Three had their wombs removed, which John believes is significant.
He says Welshwoman Lizzie, born on February 7, 1850, was unable to have children and, in an unhinged state, took terrible revenge on those who could.
Coroner Wynne Baxter said at Annie Chapman’s inquest: 'The conclusion that the desire was to possess the missing (body) part seems overwhelming.'
John also points to the facts:
None of the women was sexually assaulted;
Personal items were laid out at the feet of Chapman in, according to newspaper reports, ‘a typically feminine manner’;
Three small buttons from a woman’s boot were found in blood near Catherine Eddowes;
Remnants of women’s clothing - a cape, skirt and hat - were found in the ashes of Mary Kelly’s fireplace. Mary had never been seen wearing them
John believes there’s a reason Mary Kelly was targeted - and why the killing spree ended with her death.
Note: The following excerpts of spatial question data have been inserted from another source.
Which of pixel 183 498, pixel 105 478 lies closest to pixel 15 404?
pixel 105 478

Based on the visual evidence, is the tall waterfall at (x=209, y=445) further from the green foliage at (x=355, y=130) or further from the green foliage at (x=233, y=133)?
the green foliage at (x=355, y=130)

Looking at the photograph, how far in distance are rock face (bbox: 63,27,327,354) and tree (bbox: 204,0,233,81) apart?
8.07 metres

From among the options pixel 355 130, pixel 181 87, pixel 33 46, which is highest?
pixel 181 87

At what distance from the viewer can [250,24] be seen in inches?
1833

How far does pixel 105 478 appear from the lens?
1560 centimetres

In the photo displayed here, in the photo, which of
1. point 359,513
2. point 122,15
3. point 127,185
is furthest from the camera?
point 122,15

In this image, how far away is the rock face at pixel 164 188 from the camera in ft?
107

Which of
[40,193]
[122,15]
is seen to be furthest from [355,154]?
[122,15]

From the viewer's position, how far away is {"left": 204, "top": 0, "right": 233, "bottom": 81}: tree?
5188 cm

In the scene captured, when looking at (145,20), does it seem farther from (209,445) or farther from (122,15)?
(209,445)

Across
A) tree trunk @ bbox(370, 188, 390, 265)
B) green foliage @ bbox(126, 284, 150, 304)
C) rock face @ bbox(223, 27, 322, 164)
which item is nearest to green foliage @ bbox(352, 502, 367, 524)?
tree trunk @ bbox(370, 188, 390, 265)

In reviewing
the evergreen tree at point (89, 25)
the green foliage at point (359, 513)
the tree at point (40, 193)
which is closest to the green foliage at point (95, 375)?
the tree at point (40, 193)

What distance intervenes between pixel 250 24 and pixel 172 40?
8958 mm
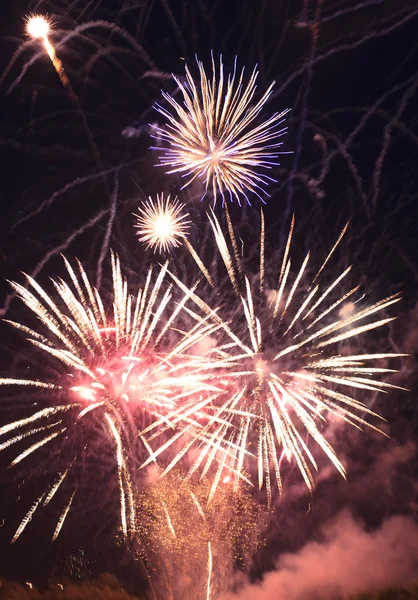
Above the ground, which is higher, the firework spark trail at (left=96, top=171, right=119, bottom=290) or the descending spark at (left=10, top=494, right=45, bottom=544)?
the firework spark trail at (left=96, top=171, right=119, bottom=290)

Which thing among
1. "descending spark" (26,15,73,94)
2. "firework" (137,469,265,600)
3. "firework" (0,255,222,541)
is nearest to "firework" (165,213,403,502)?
"firework" (0,255,222,541)

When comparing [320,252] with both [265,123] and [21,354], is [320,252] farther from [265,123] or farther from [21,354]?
[21,354]

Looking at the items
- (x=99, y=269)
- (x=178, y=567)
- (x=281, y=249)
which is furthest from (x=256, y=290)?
(x=178, y=567)

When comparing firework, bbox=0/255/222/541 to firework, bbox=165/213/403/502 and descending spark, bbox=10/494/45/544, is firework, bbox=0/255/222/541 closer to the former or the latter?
firework, bbox=165/213/403/502

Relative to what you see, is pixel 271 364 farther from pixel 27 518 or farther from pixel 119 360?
pixel 27 518

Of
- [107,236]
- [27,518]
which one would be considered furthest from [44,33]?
[27,518]

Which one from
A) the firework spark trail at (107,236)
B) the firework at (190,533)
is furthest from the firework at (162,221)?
the firework at (190,533)

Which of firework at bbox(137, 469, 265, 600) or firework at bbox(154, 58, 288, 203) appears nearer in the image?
firework at bbox(154, 58, 288, 203)
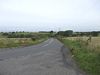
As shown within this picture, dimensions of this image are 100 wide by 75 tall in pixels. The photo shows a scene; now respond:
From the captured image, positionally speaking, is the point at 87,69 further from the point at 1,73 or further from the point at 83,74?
the point at 1,73

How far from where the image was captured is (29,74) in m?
10.1

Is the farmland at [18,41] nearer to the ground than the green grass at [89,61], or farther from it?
nearer to the ground

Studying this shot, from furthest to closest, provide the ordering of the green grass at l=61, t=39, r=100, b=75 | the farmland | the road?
the farmland < the green grass at l=61, t=39, r=100, b=75 < the road

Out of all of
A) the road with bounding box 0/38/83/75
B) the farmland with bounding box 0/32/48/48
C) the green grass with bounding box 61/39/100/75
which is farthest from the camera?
the farmland with bounding box 0/32/48/48

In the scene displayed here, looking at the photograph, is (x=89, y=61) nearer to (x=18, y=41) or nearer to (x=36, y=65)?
(x=36, y=65)

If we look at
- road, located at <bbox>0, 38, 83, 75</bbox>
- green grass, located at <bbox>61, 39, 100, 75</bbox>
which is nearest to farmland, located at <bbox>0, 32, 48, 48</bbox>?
road, located at <bbox>0, 38, 83, 75</bbox>

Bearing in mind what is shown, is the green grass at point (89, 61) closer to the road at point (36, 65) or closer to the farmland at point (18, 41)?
the road at point (36, 65)

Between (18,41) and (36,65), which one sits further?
(18,41)

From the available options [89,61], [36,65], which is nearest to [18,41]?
[89,61]

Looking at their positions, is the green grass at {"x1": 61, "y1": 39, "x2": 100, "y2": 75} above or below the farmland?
above

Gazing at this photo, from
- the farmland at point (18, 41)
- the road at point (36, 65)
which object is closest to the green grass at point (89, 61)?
the road at point (36, 65)

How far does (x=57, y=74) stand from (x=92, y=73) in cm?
176

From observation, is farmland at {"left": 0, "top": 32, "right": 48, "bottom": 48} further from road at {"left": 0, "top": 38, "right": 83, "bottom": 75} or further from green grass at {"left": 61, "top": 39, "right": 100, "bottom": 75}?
green grass at {"left": 61, "top": 39, "right": 100, "bottom": 75}

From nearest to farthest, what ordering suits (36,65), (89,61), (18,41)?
(36,65) → (89,61) → (18,41)
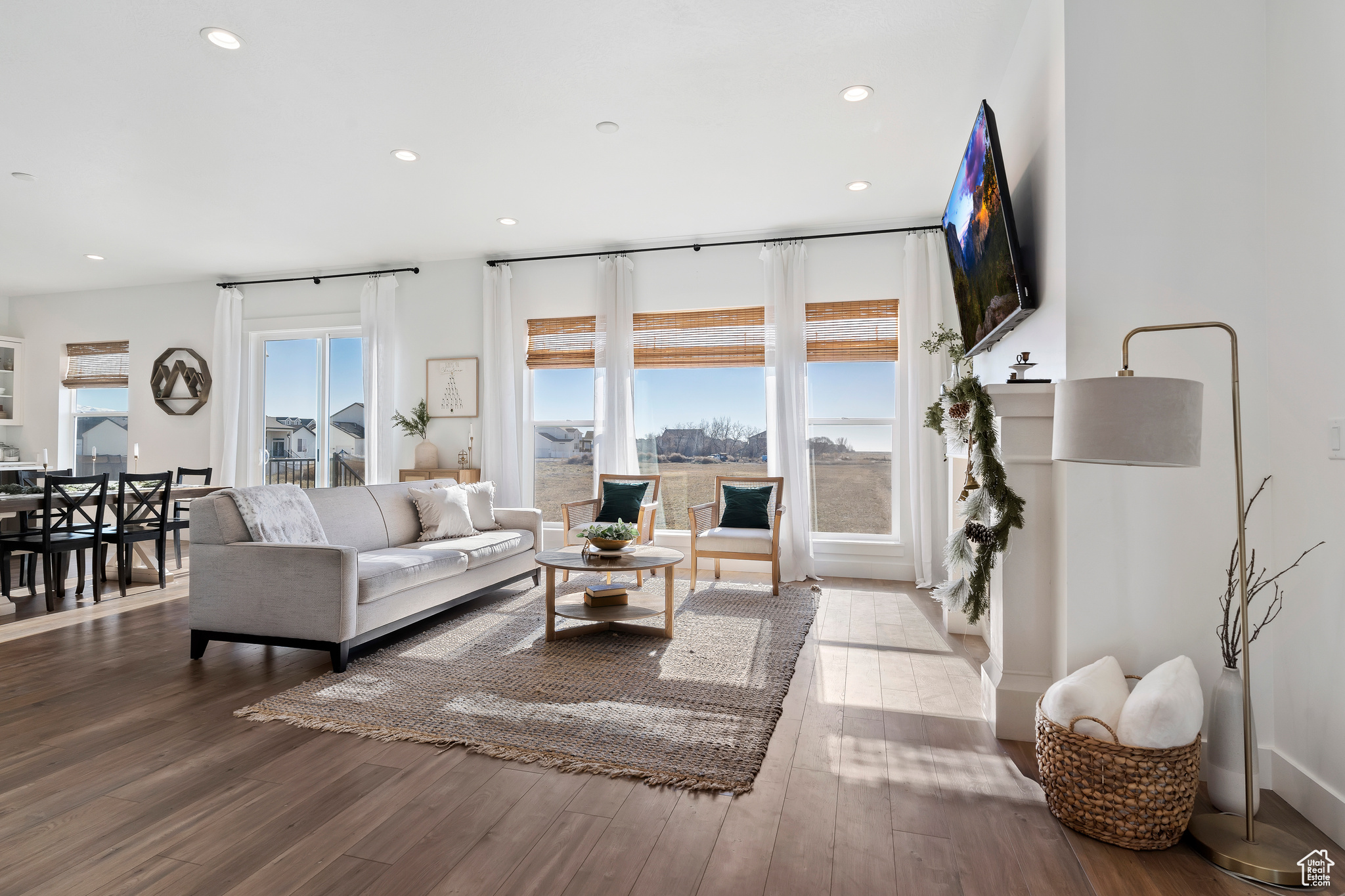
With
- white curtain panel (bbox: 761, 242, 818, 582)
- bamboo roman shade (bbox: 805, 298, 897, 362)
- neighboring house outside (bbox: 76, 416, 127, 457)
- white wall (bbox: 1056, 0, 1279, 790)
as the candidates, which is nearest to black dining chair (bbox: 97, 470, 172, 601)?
neighboring house outside (bbox: 76, 416, 127, 457)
Lizzie’s husband, Sir John, who ran abortion clinics in Whitechapel, was having an affair with her.
The author added: 'There are numerous clues scattered throughout the crimes which, taken individually, may mean little, but when grouped together a strong case for a woman murderer begins to emerge.'
Lizzie - nee Mary Elizabeth Ann Hughes - was the daughter of a Welsh industrialist Richard Hughes. The couple were married in 1872, when he was 32 and she was 22.
Soon after the grisly deaths, Lizzie suffered a nervous breakdown. She died of cancer in 1912, having never been quizzed by police over the murders.